Wednesday, December 12, 2012
Forget The Yankees, It's The Dodgers Who Must Fear The New, Bitier Luxury Tax
It works like this: for each year of the labor agreement, the top 15 clubs by market size are disqualified from receiving a growing percentage of net revenue-sharing proceeds they otherwise would have been entitled to. However (and here’s where the Yankees fit in), the CBA provides a clause by which these revenue-sharing funds are rebated for clubs that don’t break the luxury tax ceiling.
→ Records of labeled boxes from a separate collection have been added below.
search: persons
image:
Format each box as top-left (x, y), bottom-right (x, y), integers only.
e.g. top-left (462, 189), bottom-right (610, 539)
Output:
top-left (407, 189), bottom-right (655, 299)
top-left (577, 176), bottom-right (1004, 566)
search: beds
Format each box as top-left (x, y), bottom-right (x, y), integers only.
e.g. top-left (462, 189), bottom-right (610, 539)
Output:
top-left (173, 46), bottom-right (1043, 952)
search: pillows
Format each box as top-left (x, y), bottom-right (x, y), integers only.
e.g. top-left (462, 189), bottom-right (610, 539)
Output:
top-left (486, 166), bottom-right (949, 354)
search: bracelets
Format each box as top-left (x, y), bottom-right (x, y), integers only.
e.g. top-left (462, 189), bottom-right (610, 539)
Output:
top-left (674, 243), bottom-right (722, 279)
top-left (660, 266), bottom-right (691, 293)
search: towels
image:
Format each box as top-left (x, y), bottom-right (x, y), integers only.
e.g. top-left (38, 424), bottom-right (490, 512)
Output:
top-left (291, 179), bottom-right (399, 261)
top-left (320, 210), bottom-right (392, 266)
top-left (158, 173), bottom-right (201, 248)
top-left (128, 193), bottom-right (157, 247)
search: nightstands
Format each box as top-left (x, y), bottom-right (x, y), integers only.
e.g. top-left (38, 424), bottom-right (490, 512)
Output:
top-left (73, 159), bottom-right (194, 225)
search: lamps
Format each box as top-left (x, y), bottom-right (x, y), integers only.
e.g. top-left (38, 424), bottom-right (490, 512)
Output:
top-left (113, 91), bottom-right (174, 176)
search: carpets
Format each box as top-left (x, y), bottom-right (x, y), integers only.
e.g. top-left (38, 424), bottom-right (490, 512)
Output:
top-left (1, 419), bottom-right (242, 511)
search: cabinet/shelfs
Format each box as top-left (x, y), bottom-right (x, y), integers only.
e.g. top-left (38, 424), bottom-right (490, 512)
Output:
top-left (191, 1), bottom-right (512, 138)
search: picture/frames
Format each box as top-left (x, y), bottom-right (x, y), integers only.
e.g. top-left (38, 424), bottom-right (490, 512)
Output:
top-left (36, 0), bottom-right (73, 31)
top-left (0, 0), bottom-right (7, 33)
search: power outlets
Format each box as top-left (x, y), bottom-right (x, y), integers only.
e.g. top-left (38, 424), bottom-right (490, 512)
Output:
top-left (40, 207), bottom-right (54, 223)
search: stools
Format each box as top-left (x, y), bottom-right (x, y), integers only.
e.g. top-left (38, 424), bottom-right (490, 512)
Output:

The percentage of the revenue-sharing rebate that gets penalized if a team breaks the luxury tax ceiling escalates for each consecutive year: 25 percent for the first offense, then 50 percent, 75 percent, and eventually none of it comes back depending on how many years in a row the team blows through the luxury tax ceiling. It’s this escalating tax rate in two locations (the tax you get hit with for going over the luxury tax ceiling on top of the percentage of revenue-sharing held for being a top 15 market club) that can add extra pain to the Yankees’ wallet.The Yankees seem committed to restraining their expenditures somewhat, a matter complicated by injuries to Mariano Rivera, Alex Rodriguez, and Derek Jeter; Jeter and Rivera will be off the books at the end of 2013, but A-Rod goes through 2017. Meantime, the Dodgers are adding years and dollars in an environment entirely hostile to that. As Brown notes in his closing graf, "the league may be setting its sights a coast away on the Dodgers, who will almost certainly break the luxury tax threshold next season and likely a few more to come." There are pluses and minuses to be had with being the league's biggest spender for the foreseeable future, especially with the Wilpons hamstrung — whether they want to admit it or not — by the outcome of the Maddoff fraud case. This is certainly a considerable minus.
Update: FB pal Johnny Patterson PM'd me to remind me that only the first $84M of local TV revenue would be subject to revenue sharing. However, and that said, this appears to be only about local TV revenue sharing, and not payroll luxury tax.